▶ **WORK TO DO**
Quote the entries verbatim, starting at their opening line and ending at the line that contains "284H78V245L72 239H44L33 250V289L44", with both of those lines included.

▶ **RECORDS SUPPLIED**
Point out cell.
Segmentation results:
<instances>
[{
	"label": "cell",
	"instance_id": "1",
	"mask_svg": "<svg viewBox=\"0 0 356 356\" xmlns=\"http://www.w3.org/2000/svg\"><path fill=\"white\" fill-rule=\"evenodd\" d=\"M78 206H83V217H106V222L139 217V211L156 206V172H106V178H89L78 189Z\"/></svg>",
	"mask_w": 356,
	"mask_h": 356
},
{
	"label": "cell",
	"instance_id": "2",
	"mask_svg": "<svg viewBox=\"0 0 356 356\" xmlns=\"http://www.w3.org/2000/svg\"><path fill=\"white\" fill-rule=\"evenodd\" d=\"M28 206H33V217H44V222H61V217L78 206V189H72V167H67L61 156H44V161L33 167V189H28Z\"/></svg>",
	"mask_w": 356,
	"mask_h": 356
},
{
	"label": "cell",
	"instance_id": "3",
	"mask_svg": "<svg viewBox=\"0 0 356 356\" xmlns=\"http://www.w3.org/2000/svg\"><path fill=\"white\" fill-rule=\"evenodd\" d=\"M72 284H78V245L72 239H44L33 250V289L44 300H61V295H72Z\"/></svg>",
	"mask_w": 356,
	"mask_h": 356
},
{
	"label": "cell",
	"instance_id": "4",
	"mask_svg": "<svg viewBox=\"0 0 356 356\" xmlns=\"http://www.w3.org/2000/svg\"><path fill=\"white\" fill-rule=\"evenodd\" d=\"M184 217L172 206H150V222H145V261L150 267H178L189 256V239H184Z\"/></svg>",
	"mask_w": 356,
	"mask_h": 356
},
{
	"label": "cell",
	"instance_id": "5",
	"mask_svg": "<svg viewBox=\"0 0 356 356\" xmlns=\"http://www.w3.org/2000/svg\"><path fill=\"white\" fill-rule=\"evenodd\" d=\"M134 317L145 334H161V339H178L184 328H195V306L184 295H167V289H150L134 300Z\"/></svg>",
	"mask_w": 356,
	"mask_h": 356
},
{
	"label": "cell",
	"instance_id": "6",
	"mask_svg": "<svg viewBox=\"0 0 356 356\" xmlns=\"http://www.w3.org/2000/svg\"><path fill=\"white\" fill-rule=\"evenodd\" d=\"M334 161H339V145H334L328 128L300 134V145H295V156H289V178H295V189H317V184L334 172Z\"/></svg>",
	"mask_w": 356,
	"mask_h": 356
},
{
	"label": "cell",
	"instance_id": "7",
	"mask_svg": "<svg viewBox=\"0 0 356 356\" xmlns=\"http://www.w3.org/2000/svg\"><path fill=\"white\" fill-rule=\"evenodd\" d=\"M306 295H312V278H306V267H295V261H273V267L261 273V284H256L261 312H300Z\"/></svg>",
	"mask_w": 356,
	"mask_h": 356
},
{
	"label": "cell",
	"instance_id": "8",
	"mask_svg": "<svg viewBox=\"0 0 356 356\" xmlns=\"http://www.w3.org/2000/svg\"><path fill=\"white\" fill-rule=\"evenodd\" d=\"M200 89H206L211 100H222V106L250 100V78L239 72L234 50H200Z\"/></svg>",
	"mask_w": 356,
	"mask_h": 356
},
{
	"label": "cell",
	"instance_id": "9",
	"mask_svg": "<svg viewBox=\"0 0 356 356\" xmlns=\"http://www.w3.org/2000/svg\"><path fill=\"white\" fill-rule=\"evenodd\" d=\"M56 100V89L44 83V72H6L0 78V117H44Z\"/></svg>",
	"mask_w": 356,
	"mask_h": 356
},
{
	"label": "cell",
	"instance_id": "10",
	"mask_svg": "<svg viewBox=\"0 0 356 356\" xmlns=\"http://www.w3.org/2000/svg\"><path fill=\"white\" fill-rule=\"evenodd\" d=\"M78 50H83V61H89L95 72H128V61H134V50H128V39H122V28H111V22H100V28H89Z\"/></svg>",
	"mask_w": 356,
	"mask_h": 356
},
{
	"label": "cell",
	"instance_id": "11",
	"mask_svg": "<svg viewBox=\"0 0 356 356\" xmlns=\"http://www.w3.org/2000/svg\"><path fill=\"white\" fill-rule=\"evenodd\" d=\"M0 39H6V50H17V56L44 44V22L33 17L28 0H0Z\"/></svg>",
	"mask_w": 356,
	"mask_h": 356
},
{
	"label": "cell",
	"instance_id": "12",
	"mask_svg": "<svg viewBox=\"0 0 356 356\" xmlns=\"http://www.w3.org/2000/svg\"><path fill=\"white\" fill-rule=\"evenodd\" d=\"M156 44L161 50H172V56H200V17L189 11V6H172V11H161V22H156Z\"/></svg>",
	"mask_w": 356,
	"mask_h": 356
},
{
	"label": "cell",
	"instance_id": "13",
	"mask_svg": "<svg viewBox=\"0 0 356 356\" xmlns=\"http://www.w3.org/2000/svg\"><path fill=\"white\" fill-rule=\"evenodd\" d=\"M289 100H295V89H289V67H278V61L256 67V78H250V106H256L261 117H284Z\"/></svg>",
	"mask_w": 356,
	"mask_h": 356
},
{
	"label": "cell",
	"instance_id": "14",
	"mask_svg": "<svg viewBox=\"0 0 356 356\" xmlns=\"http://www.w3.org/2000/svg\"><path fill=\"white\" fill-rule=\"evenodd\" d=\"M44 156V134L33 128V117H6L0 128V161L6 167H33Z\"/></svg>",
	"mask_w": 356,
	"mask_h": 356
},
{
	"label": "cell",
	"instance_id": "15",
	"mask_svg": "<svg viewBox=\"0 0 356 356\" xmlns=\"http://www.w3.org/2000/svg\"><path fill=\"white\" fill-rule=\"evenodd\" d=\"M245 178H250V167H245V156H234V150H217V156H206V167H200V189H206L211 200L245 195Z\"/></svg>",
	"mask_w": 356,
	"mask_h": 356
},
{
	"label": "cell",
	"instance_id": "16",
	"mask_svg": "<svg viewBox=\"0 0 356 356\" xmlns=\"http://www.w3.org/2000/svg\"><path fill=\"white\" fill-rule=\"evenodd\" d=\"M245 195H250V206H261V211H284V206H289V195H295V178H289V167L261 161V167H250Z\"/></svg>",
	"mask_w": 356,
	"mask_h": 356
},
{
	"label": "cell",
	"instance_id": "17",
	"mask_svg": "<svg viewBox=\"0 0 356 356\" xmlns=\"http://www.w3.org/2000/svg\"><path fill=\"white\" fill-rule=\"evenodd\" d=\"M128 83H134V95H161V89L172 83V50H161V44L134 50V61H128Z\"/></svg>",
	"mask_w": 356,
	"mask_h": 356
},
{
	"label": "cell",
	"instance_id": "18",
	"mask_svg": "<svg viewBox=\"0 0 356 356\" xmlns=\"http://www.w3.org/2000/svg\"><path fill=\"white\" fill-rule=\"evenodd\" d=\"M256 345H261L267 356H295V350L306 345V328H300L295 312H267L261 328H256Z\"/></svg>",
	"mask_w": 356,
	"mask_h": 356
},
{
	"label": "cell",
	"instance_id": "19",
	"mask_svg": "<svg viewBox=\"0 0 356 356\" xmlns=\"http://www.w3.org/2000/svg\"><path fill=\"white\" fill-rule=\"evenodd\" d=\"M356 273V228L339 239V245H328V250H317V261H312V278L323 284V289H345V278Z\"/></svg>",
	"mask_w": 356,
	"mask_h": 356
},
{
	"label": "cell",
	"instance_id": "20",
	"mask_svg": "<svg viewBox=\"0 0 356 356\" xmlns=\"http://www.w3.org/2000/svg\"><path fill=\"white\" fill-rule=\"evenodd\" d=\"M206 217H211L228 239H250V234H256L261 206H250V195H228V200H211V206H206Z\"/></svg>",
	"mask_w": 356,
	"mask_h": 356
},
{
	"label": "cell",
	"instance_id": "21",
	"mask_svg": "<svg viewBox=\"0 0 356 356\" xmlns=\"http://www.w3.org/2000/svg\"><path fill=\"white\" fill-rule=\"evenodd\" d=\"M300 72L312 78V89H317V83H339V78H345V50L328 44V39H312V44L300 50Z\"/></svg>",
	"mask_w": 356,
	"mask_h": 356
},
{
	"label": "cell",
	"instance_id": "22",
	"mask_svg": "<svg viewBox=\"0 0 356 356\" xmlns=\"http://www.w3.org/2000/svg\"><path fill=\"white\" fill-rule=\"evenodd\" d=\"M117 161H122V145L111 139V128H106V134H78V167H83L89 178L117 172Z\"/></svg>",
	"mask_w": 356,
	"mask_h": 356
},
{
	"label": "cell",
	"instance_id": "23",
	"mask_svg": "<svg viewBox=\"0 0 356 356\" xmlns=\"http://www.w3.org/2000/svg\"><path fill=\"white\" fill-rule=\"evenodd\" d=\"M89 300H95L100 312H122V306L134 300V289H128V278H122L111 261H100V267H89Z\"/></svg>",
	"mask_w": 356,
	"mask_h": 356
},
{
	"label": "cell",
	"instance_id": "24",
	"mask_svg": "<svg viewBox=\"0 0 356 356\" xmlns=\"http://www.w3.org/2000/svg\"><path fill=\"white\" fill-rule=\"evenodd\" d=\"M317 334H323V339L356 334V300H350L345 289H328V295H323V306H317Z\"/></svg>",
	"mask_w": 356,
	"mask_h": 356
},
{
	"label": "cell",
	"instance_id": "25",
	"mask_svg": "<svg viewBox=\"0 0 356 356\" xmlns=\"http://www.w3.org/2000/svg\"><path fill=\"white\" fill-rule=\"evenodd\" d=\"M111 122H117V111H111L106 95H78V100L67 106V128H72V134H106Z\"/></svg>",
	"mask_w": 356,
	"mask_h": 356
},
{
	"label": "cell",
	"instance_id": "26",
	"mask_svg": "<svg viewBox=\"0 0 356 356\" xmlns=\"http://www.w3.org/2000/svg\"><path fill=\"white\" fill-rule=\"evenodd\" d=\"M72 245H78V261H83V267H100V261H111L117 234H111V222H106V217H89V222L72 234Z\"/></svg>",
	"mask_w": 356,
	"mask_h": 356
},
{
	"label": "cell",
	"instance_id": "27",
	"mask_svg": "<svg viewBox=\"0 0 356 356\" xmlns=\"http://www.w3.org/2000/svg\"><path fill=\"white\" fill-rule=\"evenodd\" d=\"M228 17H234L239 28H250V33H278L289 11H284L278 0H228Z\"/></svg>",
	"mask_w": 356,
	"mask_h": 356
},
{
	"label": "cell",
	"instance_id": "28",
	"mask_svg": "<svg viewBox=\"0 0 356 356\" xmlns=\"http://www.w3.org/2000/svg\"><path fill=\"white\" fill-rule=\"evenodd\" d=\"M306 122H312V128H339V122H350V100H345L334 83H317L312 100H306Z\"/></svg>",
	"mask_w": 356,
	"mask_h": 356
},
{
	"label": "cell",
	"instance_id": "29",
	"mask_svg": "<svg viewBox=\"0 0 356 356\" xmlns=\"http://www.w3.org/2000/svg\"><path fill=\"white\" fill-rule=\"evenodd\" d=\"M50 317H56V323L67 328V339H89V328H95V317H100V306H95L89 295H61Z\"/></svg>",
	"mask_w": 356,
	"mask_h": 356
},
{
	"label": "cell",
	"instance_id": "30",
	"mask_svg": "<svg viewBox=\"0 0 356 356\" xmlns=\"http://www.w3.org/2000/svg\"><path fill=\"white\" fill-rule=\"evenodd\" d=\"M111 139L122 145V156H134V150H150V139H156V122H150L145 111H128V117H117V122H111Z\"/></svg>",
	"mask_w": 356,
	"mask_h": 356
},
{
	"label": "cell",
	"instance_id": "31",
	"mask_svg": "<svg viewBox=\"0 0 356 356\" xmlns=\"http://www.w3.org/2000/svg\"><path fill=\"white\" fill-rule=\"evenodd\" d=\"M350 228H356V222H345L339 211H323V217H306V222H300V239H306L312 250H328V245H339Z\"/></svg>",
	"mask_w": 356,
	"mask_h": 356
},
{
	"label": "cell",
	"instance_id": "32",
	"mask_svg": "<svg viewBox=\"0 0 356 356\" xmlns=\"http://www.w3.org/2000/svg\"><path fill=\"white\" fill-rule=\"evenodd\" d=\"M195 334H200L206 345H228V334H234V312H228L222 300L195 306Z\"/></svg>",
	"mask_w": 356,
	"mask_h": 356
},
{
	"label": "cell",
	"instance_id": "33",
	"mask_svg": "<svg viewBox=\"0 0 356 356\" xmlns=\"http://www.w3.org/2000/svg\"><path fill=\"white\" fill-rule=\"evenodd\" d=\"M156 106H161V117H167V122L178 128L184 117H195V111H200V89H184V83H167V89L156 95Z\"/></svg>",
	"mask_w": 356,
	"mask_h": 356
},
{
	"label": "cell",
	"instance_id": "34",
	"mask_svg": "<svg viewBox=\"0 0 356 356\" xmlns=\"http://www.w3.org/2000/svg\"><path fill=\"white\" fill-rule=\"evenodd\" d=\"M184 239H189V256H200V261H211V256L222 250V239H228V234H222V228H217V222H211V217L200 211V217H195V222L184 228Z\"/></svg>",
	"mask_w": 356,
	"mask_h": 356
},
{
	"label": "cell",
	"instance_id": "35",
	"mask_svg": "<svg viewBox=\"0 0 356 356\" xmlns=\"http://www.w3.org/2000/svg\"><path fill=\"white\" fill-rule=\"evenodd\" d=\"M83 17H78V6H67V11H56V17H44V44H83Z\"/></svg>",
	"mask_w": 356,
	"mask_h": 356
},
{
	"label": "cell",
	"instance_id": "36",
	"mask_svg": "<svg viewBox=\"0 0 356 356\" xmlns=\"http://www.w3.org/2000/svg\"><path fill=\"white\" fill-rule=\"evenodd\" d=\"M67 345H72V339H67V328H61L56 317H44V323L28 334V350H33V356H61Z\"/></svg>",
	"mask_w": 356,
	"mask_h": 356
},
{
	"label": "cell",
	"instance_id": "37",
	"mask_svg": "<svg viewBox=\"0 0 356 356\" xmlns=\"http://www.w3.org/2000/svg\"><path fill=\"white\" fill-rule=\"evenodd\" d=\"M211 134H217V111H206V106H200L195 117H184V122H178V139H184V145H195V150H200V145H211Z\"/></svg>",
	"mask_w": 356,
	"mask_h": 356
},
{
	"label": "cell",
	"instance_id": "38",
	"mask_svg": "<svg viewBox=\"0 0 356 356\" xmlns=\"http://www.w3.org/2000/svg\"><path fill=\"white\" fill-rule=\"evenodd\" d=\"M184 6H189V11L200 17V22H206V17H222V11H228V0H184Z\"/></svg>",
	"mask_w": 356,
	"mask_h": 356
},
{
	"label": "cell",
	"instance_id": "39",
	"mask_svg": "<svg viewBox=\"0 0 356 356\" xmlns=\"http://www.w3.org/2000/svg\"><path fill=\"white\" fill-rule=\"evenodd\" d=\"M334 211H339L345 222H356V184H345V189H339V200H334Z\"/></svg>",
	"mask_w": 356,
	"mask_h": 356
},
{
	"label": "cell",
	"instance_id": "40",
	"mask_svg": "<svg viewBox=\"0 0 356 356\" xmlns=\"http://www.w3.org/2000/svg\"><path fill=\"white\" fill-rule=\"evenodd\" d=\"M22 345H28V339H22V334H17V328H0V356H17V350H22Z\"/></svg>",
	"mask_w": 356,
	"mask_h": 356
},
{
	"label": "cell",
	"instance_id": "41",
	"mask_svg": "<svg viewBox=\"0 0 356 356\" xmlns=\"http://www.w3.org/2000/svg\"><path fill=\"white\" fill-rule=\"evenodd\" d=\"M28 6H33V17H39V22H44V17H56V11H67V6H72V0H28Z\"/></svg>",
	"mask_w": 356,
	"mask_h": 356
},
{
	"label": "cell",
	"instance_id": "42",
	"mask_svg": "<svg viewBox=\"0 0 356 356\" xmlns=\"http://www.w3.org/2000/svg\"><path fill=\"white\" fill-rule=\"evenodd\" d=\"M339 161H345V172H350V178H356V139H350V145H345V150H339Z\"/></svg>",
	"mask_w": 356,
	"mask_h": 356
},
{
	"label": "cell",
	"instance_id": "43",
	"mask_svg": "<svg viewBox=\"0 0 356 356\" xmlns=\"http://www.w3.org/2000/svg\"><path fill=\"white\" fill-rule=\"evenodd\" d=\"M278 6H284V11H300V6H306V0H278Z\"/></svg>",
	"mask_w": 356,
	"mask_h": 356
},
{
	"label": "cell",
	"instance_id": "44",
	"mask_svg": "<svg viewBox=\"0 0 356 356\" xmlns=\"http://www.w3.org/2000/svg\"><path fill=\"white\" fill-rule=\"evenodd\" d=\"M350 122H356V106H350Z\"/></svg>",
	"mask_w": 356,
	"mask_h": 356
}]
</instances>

▶ **EXPECTED ANSWER**
Point out cell.
Segmentation results:
<instances>
[{
	"label": "cell",
	"instance_id": "1",
	"mask_svg": "<svg viewBox=\"0 0 356 356\" xmlns=\"http://www.w3.org/2000/svg\"><path fill=\"white\" fill-rule=\"evenodd\" d=\"M78 206H83V217H106V222L139 217V211L156 206V172H106V178H89L78 189Z\"/></svg>",
	"mask_w": 356,
	"mask_h": 356
},
{
	"label": "cell",
	"instance_id": "2",
	"mask_svg": "<svg viewBox=\"0 0 356 356\" xmlns=\"http://www.w3.org/2000/svg\"><path fill=\"white\" fill-rule=\"evenodd\" d=\"M28 206H33V217H44V222H61V217L78 206V189H72V167H67L61 156H44V161L33 167V189H28Z\"/></svg>",
	"mask_w": 356,
	"mask_h": 356
},
{
	"label": "cell",
	"instance_id": "3",
	"mask_svg": "<svg viewBox=\"0 0 356 356\" xmlns=\"http://www.w3.org/2000/svg\"><path fill=\"white\" fill-rule=\"evenodd\" d=\"M72 284H78V245L72 239H44L33 250V289L44 300H61V295H72Z\"/></svg>",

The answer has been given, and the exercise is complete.